» **Your goal**
The answer must consist of every line below that holds the word "html".

• • • • •

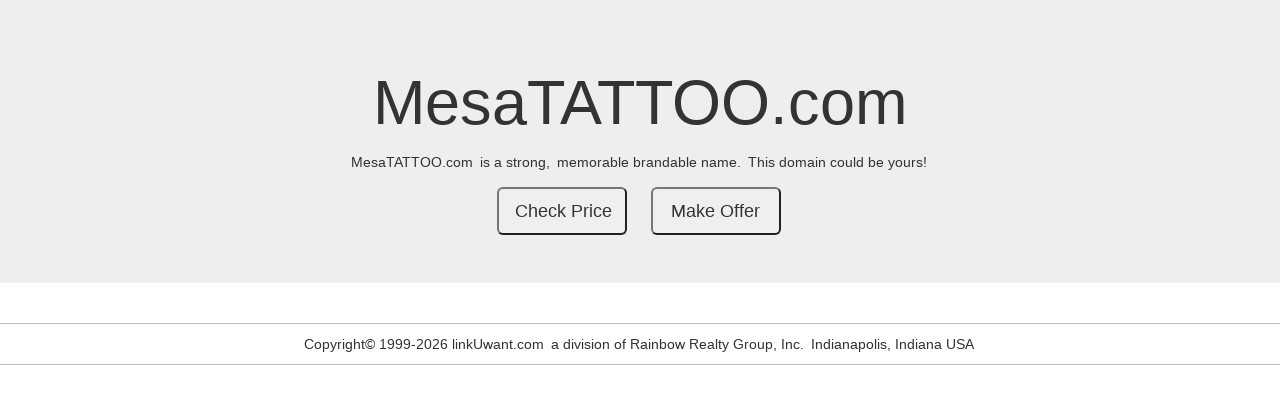

--- FILE ---
content_type: text/html; charset=UTF-8
request_url: http://mesatattoo.com/
body_size: 1739
content:

<!DOCTYPE html>
<html lang="en">
<head>
  <title>MesaTATTOO.com is a strong, memorable brandable name. This domain could be yours!</title>
  <meta charset="utf-8">
  <meta name="viewport" content="width=device-width, initial-scale=1">
  <link rel="stylesheet" href="https://maxcdn.bootstrapcdn.com/bootstrap/3.3.7/css/bootstrap.min.css">
  <link rel="stylesheet" href="/domain_service/_default/template.css">
  <script src="https://ajax.googleapis.com/ajax/libs/jquery/3.3.1/jquery.min.js"></script>
  <script src="https://maxcdn.bootstrapcdn.com/bootstrap/3.3.7/js/bootstrap.min.js"></script>
  <style type="text/css">
  	.jumbotron div {display: inline-block;padding-right:3px;}
  	.jumbotron .btn-lg {width:130px;}
  	.indiana div {display: inline-block; padding-right:0px;}
  	.indiana { display:none; }
  	.jumbotron form {width:150px; display: inline-block;}
  	.footer {text-align:center; border-top:1px solid #c0c0c0; border-bottom:1px solid #c0c0c0; margin:10px 0px; padding:10px 0px;}
  	.footer div {display: inline-block;padding-right:3px;}
  </style>
</head>
<body>

<div class="jumbotron text-center">
  <h1>MesaTATTOO.com</h1>
  <p>
    <div>MesaTATTOO.com</div>
    <div>is a strong,</div>
    <div>memorable brandable name.</div>
    <div>This domain could be yours!</div>
  </p> 
  <div class="row">
  
	<form method="post" action="https://linkuwant.com/domains/buyFORM.php" target="_blank">
	  <input type="hidden" name="domain_id" value="26516">
	  <input type="hidden" name="domain"    value="MesaTATTOO.com">
	  <input class="btn-lg" type="submit"   value="Check Price">
	</form>

	<form method="post" action="https://www.linkuwant.com/make_offer_form.php" target="_blank">
	  <input type="hidden" name="domain_id" value="26516">
	  <input type="hidden" name="domain"    value="MesaTATTOO.com">
	  <input class="btn-lg" type="submit"   value="Make Offer">
	</form>  </div>
</div>
  
<div class="container">
  <div class="row">
    <div class="col-sm-4 indiana">
      <h3>Rent To Buy Fix-Up Homes <div>(Central Indiana)</div></h3>
      <p>
        <div>Bad Credit,</div>
        <div>No Credit,</div>
        <div>No Problem...</div>
        <div>EZ-Qualify,</div>
        <div>3 Day Approval,</div>
        <div>Pet Friendly.</div>
        <div>Make Repairs and Save.</div>
        <div>Rainbow Realty has the largest selection of low down payment Rent To Buy Fix-Up Homes in Central Indiana.</div>
        <div>IndyRentToBuy.com ...</div>
        <div>
          <div>English: <a href="tel:1-317-912-4663">1-912-HOME [4663]</a></div> 
          <div>Spanish: <a href="tel:1-317-912-2272">1-912-CASA [2272]</a></div> 
        </div>
      </p>
		<form method="post" action="http://renttobuy.com" target="_blank">
			<input type="hidden" name="referral" value="MesaTATTOO.com">
			<input class="btn btn-lg btn-block btn-primary" type="submit" value="Rent-To-Buy Homes">
		</form>  
    </div>
    
    <div class="col-sm-4 indiana">
      <h3>For Rent - Homes & Doubles <div>(Indianapolis)</div></h3>
      <p>
        <div>Homes & doubles for rent in Indianapolis, Indiana. 1, 2 & 3 bedrooms, affordable rents and low deposits. 
        Very clean homes with fresh paint, 
        ceiling fans, kitchen bars and updated carpet. Rainbow Realty's properties are </div> 
        <div>pet friendly,</div>
        <div>EZ-Qualify,</div>
        <div>3 day approval.</div>
        <div>IndyHomesForRent.com ...</div>
        <div>Call <a href="tel:1-317-357-4000">317-357-4000</a></div> 
      </p>
		<form method="get" action="http://IndyLandlord.com" target="_blank">
			<input class="btn btn-lg btn-block btn-primary" type="submit" value="View Rental Homes">
		</form>  
    </div>
    
    <div class="col-sm-4 indiana">
      <h3>We Buy Homes <div>(Central Indiana)</div></h3>        
      <p>
      <div>Sell your home <i>FAST</i> for all cash in 5-7 business days.</div>
      <div>any price,</div>
      <div>any area,</div>
      <div>any condition,</div>
      <div>any cituation.</div>
      <div>We buy homes, doubles, duplexes, multi-family and commercial real estate
		throughout Central Indiana. Click below to receive a risk free 
		confidential offer. Since 1974 the owners of Rainbow Realty have served thousands 
		of customers in Central Indiana.</div>
       <div>WeBuyHomes.net ...</div>
       <div>
         <div>Call <a href="tel:1-800-425-5227">1-800-4-ALL-CASH</a></div> 
         <div>or <a href="tel:1-800-425-5227">1-800-425-5227</a></div> 
       </div>
	  </p>
		<form method="get" action="http://WeBuyHomes.net" target="_blank">
			<input class="btn btn-lg btn-block btn-primary" type="submit" value="Sell Your Home FAST">
		</form>  
    </div>
    
  </div>
</div>
<div class="footer">
<div>Copyright&#xa9 1999-2026 linkUwant.com</div>
<div>a division of Rainbow Realty Group, Inc.</div>
<div>Indianapolis, Indiana USA</div>
</div>
</body>
</html>


• • • • •

» **Answer section**
content_type: text/html; charset=UTF-8
<!DOCTYPE html>
<html lang="en">
</html>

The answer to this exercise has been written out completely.